Estou começando a ficar carente aqui dentro do navio. Às vezes, sinto falta de alguém pra falar de sentimentos, sobre o sentido da vida, sobre a economia mundial, sobre física quântica. É difícil achar alguém com pensamentos em comum pra trocar uma idéia, com quem bater um papo mais cabeça. O maioria do povo aqui só pensa exclusivamente em beber e transar o tempo inteiro. É estranho. Aconteceu o terremoto no Haiti e não consegui conversar com ninguém sobre isso. Eu até tentei, mas me olharam como se eu tivesse algum problema. Poucos tem curiosidade de saber o que está acontecendo fora do navio. Às vezes, eu me sinto dentro de um aquário, sou um dos peixinhos que fica nadando em círculos em busca de comida, tendo que competir e se proteger dos outros peixinhos o tempo inteiro. A água não se mexe, o ambiente não muda, as plantinhas de plástico são lindas, mas não têm vida. Além de não poderem sair do aquário, os peixinhos nem têm consciência de que existe um mundo lá fora. Não acho isso ruim, nem acho que deveria ser diferente, só sinto falta mesmo de alguém pra conversar. Sou um peixinho que pensa demais.
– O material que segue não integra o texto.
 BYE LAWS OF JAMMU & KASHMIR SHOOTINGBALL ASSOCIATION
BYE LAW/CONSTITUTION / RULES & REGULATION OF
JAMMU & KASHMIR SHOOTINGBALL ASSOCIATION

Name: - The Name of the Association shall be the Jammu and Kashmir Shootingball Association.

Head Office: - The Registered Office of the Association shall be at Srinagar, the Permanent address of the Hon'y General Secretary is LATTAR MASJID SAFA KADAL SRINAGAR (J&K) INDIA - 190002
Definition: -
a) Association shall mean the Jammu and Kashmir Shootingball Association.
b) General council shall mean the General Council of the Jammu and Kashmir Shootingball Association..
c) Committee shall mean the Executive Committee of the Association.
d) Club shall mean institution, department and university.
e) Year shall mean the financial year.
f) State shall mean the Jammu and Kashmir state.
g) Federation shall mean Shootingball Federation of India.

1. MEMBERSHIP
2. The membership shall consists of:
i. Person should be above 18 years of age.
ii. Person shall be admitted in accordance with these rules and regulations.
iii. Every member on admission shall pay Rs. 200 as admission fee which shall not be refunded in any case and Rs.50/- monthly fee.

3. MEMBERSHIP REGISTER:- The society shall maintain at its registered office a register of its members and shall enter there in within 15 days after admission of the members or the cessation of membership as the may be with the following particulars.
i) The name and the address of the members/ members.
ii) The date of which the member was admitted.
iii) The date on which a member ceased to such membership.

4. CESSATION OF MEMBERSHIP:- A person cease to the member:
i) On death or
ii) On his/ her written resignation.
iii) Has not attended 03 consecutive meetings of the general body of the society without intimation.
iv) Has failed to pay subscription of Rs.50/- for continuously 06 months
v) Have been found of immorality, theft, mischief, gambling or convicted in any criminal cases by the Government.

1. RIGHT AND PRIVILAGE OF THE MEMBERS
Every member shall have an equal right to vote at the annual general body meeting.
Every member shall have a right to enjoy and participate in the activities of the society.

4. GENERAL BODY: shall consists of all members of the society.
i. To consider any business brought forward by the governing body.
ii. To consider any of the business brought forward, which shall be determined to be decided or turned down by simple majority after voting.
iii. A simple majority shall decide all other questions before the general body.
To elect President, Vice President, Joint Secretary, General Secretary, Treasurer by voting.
sexta-feira, 22 de janeiro de 2010

Três Minutos

Tenho 3 minutos de internet super cara no Terminal de Santos pra escrever este post!
É o tempo de resumir o primeiro mês a bordo do Costa Mágica:

Too Fast, Too Furious!

Intenso!

Acabou o tempo!

sexta-feira, 1 de janeiro de 2010

De vento em popa

A gente acostuma a ficar sonhando com a vida que queria ter e quando o sonho vira realidade acaba ficando até atordoado. Sempre sonhei com uma vida autêntica, com aventuras e desafios. A vida no navio é exatamente isso. É como estar dentro de um liquidificador, coisas ótimas e péssimas acontecendo ao mesmo tempo. Mas, acontecendo o tempo inteiro. São quinze dias a bordo e agora estou começando a aproveitar a viagem. O medo passou, a pressão diminuiu, a autoconfiança voltou ao normal. É difícil descrever o que estou vivendo, porque não existe nada parecido com o que eu possa comparar. Estou começando a ter uma rotina, coisa que é essencial para mim. Sem rotina, sem saber o que vou fazer no dia, me sinto perdida. Cada dia eu trabalho em um horário diferente e só fico sabendo o que vou fazer quando a loja fecha, sempre depois da meia-noite. Mas, as escalas se repetem e já estou criando hábitos. À noite, sem exceção, eu sempre trabalho. Não é sempre que fotografo, mas vendo na loja todos os dias, por pelo menos seis horas. Tem dias que não são pesados, como hoje que o navio está ancorado em Buenos Aires. Tive o dia inteiro livre e só trabalhei das 19h às 23h. Aproveitei para descer do navio, fui até a Rua Florida onde fica o comércio para turistas. A primeira coisa que fiz foi entrar no MacDonalds. A comida do navio não é ruim, mas é igualzinha comida de avião ou de astronauta. Preferi passear sozinha e dei uma volta nas lojas. Sentei em uma praça para fumar um cigarro e fiquei vendo o movimento da rua. Foi só então que realmente me senti uma estrangeira, fora do meu país, conhecendo um monte de coisas novas. É muito bom saber que agora essa é a minha vida, minha rotina, meu dia-a-dia. Comer um bigmac em Buenos Aires, tomar um sorvete em Punta Del Leste e tomar banho de sol em Porto Belo. Tem horas que nem acredito.